Along with leaders at the University of North Carolina system, administrators at the North Carolina Community College System are expected to absorb a share of the cuts needed to close a projected $3.7 billion budget deficit. Analysts predict community colleges will see their $1.055 billion budget cut by between 5 percent and 10 percent.
Gov. Bev Perdue urged each state department to illustrate how it would reduce costs by 10 percent. Jennifer Haygood, vice president and chief financial officer of the community college system, told Carolina Journal the system tried to take a “balanced approach.”
To reach the 10-percent goal, Haygood said, the system would need to find about $107 million in cuts or new revenues. NCCCS proposes to reach that goal with a combination of a tuition increase, spending reductions, management flexibility, special category programs, and a “fundamental rethinking” of how to provide funds to the colleges.
System leaders have proposed a tuition jump of $10 per credit-hour. Haygood said this would bring the total cost of a credit hour to $66.50, with a maximum cost of $1,064.00 a semester — still one of the lowest tuition rates in the Southeast. The system estimates this increase would raise an extra $46 million in revenues, a little less than half its target.
NCCCS is looking at $60 million in spending cuts with about $5.25 million coming from specific programs. Programs such as basic skills, literacy, and the adult high school diploma could be affected.
The system also is looking to cut $29 million with “management flexibility,” setting a target for cuts at each of the 58 campuses and allowing individual schools to decide where those reductions would be made.
Another area the system is considering is cuts to its special category programs. Over the years, many of these have been eliminated, but the NCCCS is proposing cutting two more — the Hickory Metro Higher Ed Center and the Botanical Lab at Fayetteville Tech.
After reducing spending in these areas, another $25 million still needs to be cut, Haygood said. This required NCCCS to rethink how the colleges were funded.
New funding formulas
Currently, all community college students receive an equal stipend from the state. NCCCS is seeking to move to a “differentiated, weighted model, so that lab-based sciences, health care, and technical education are funded more than other programs,” said Haygood.
“In those [named] classes, class size can’t expand and they are equipment intensive,” she added. Because these classes train students for jobs that are in heavy demand, “funding these students more than those in other programs makes sense.”
General Assembly interaction
The NCCCS presented its plan for a 10-percent reduction to the Joint Legislative Education Oversight Committee. This was the first — and so far only — interaction with the General Assembly regarding cost reductions.

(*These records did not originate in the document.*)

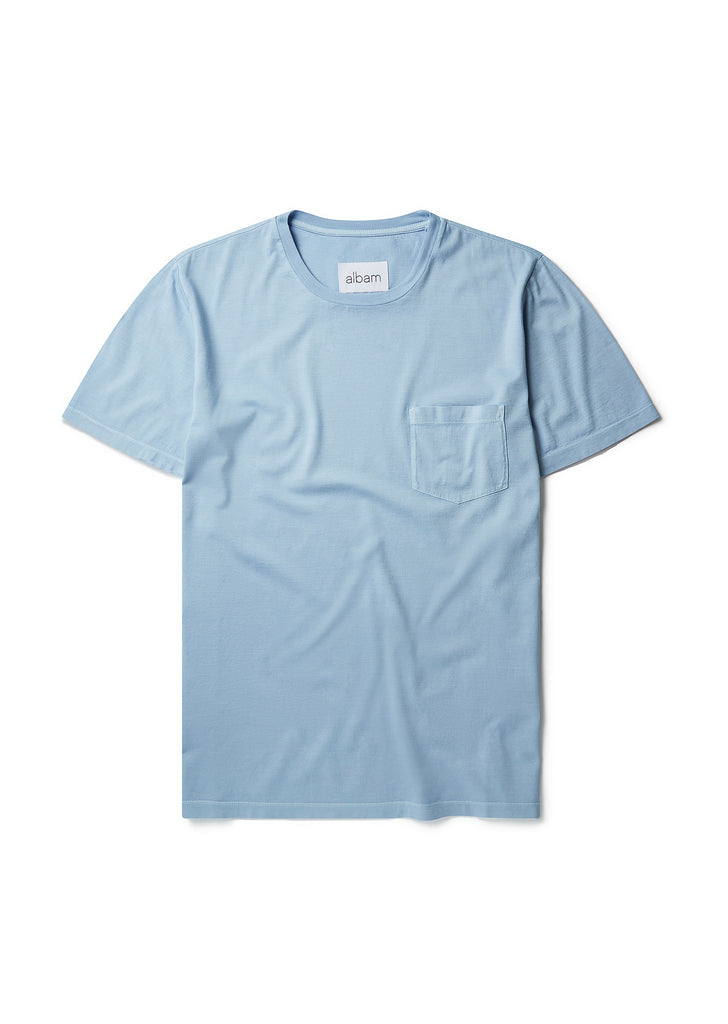 Classic Pocket T-Shirt in Powder Blue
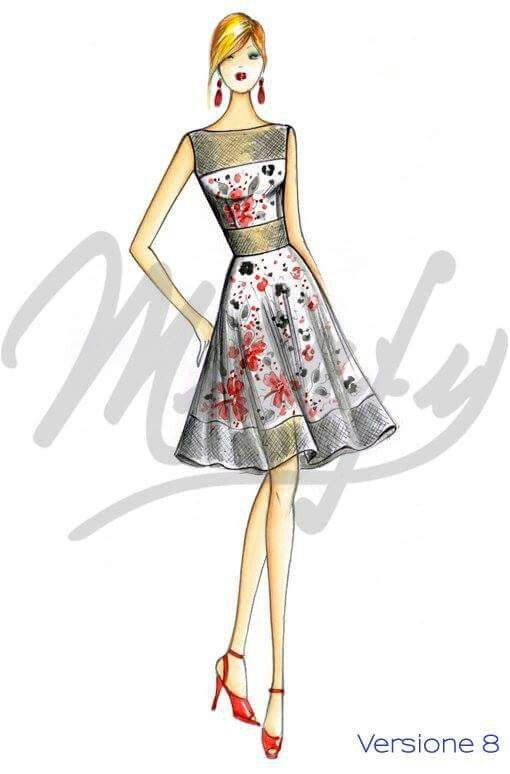 Marfy Style | Marfy Design | Pinterest | Sewing patterns, Dress ...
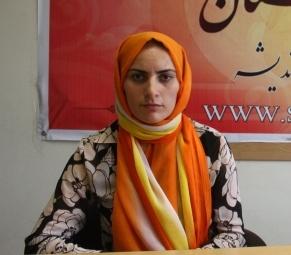 زن مسیحی که مسلمان شد + عکس, جدید 1400 -گهر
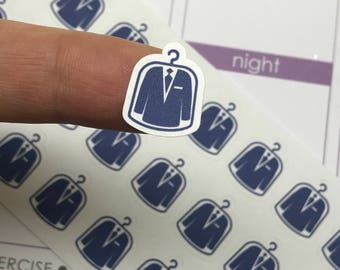 dry cleaning planner stickers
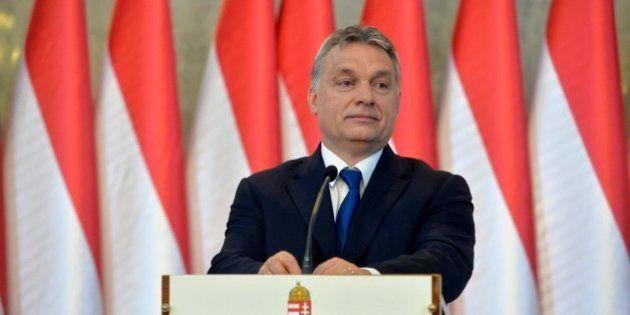 Orbán tensa de nuevo las relaciones con la UE en plena cumbre sobre los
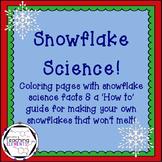 Snowflake Science Activity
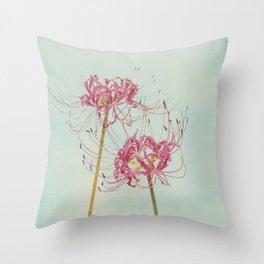 Spider Lily Autumn Botanical Throw Pillow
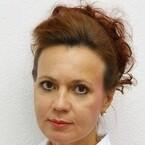 Булучевская Вероника Александровна, гинеколог
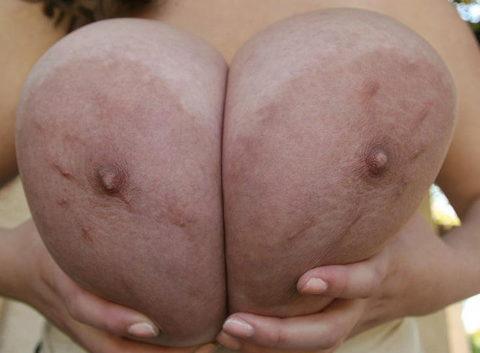 みんな大好き巨乳女性の忘れがちなリスクがこちら・・・・・(画像30枚)・13枚目
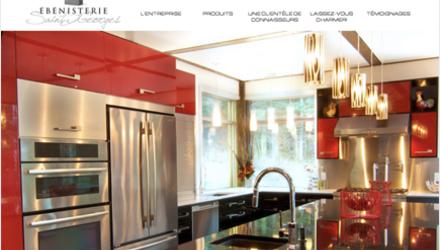 Site Web de Ébénisterie Saint-Georges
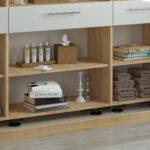Küchenblende Blende Nach Ma Selbst Gestalten Und Online Bestellen Passandude Wohnzimmer Küchenblende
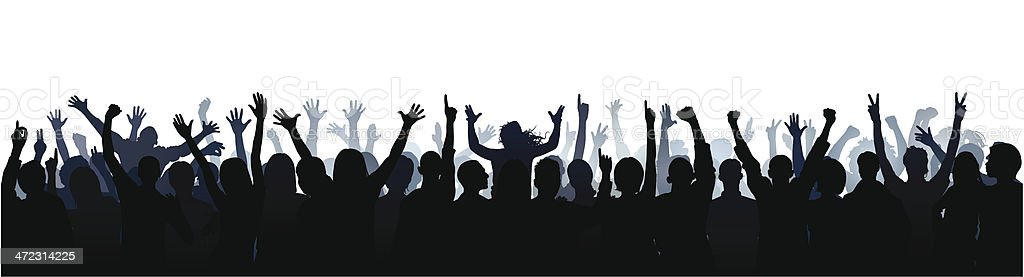 Sixty Unique Highly Detailed People in a Crowd vector art illustration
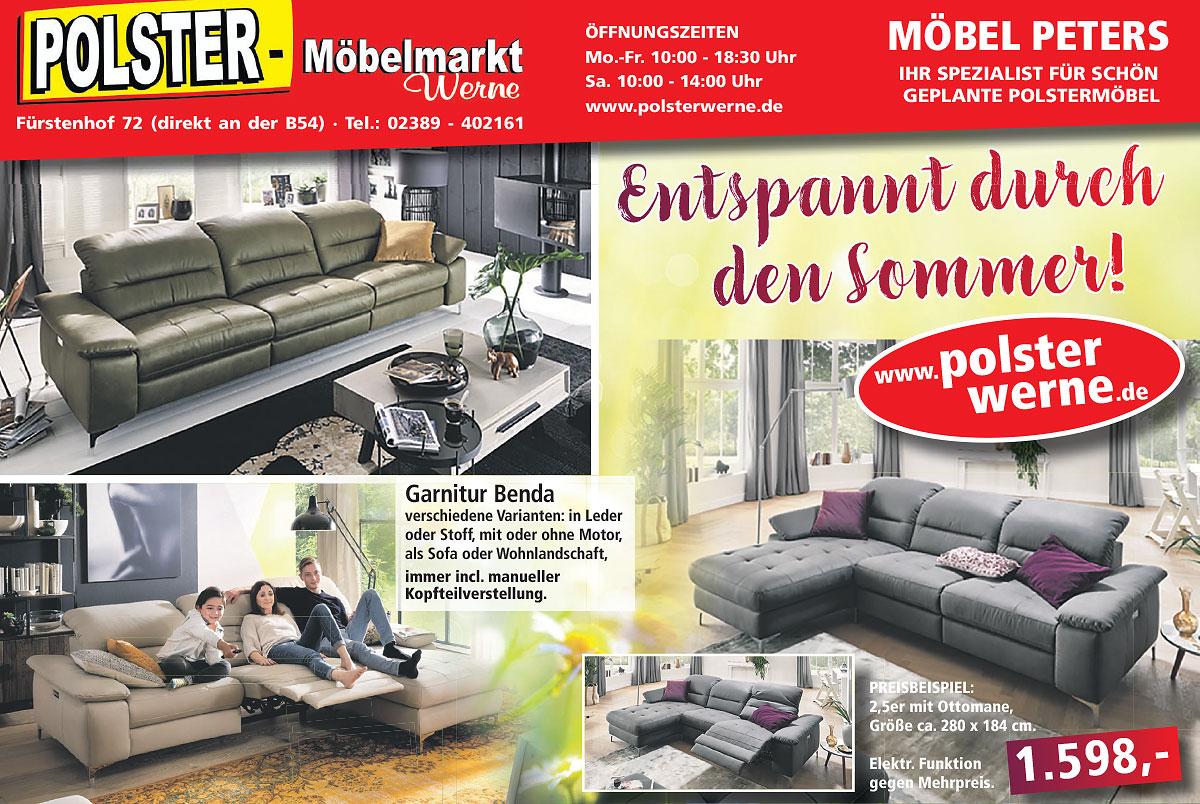 Entspannt durch den Sommer mit Polstermöbeln von Polster Werne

This preliminary interaction did not generate a lot of feedback from the General Assembly, though members did ask questions about financial aid for students. It’s too soon to say whether lawmakers will accept the proposals, or if they are looking for cuts in specific areas.
Sen. Richard Stevens, R-Wake, appointed as co-chairman of the Higher Education and Higher Education Appropriations Committees, told CJ that he sees the system’s proposals “as a starting point.” Since community colleges are “critical to job training and helping people get jobs,” which is a stated priority of the incoming Republican majority in the General Assembly, the legislature wants “to be very careful about any cuts to the Community College System.”

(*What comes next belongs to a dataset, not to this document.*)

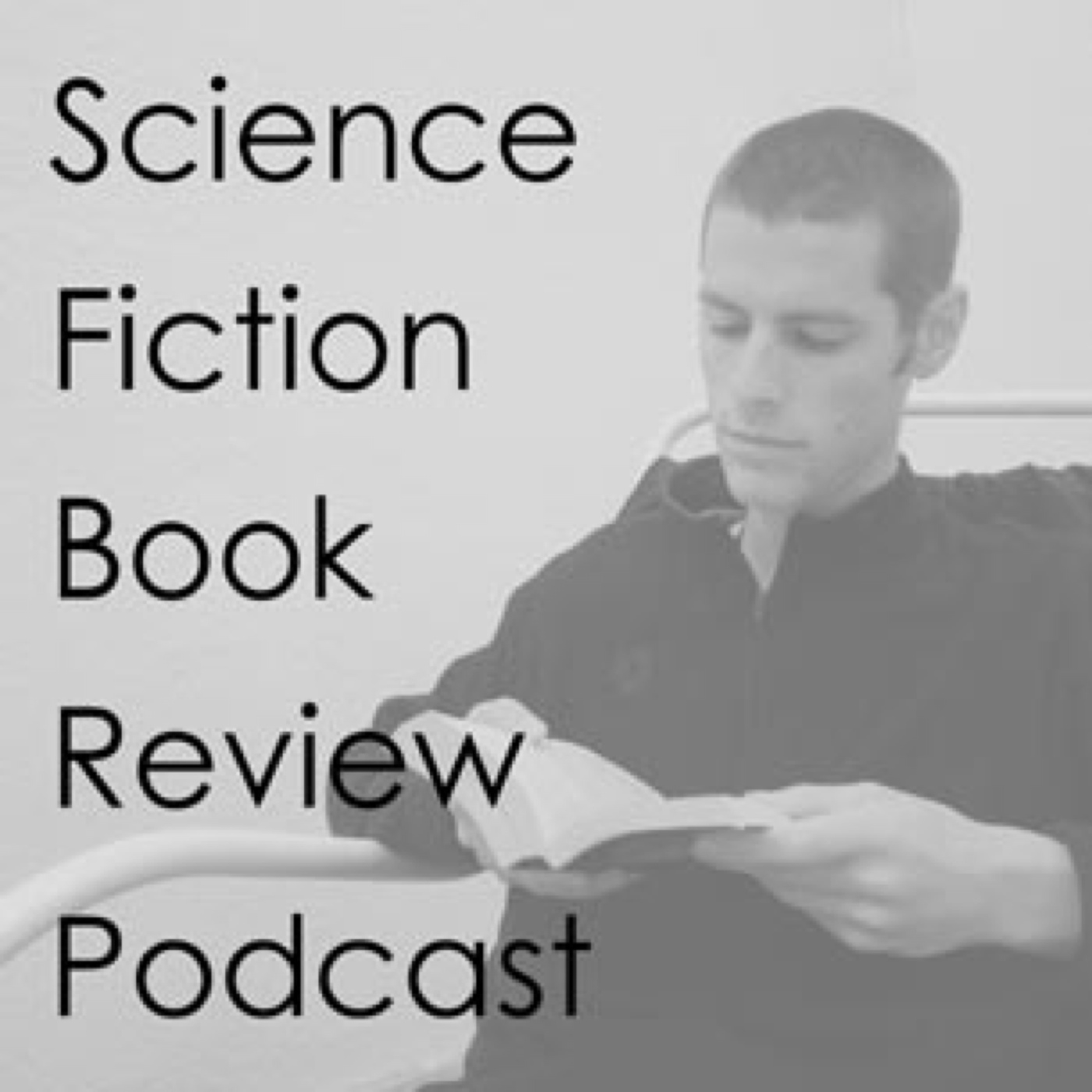 Science Fiction Book Review Podcast Luke Burrage Reads A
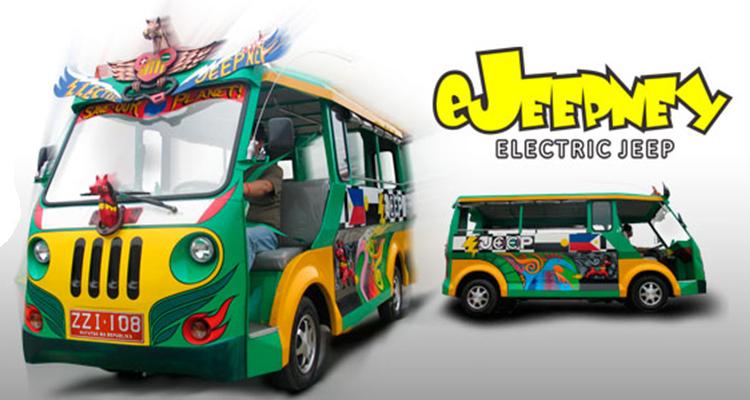 E-Jeepney inventor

Stevens said, “there is a very daunting $3.7 billion budget gap for the whole state,” and wants to make sure that cuts aren’t made “across the board, but with a surgical approach to make sure the right things are funded,” eliminated, and reduced.

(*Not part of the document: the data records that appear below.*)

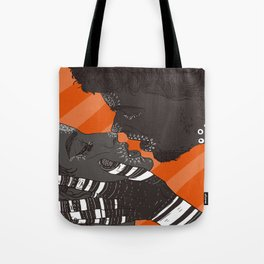 Love games Tote Bag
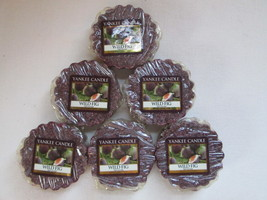Lot of 6 Yankee Candle Tarts ~~WILD FIG~~ 8 hour - $10.50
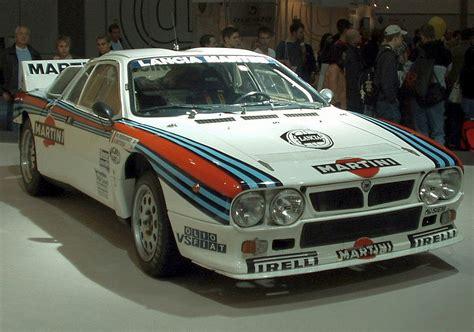 B Lancia Lancia Rally 037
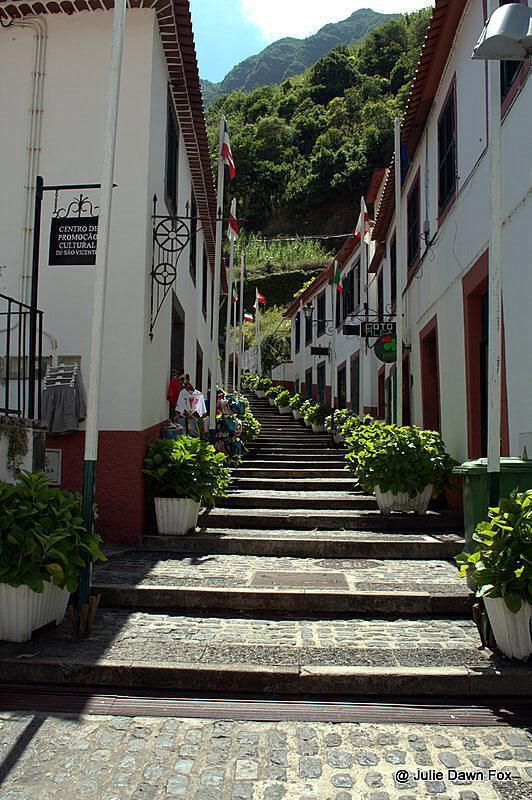 Cobbled steps, São Vicente, Madeira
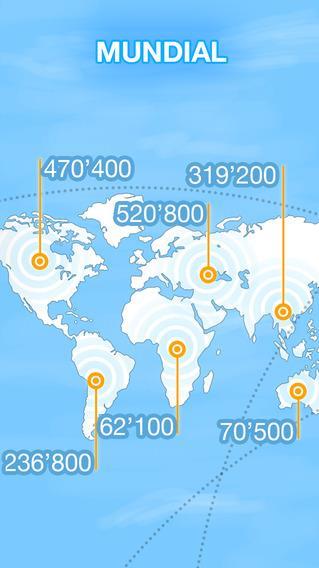 WiFi Map Pro - Senhas - Imagem 2 do software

“I appreciate that starting point that the NCCCS have given us, but also recognize there will be much discussion, dialogue, and input before the budget process is completed,” Stevens said.
Impact of the Cuts
The last three years, enrollment in NCCCS has grown by 25 percent, with 50,000 new full-time equivalent students. During the same period, General Fund appropriations has dropped by 12 percent, or $609 per student. A 10-percent cut on top of the already declining revenue will really “impact students and classrooms,” Haygood said. “Fewer course sections will offered, so students will have a more difficult time getting the courses they need,” which also will increase the time spent in school before graduation.
Amanda Vuke is an editorial intern for Carolina Journal.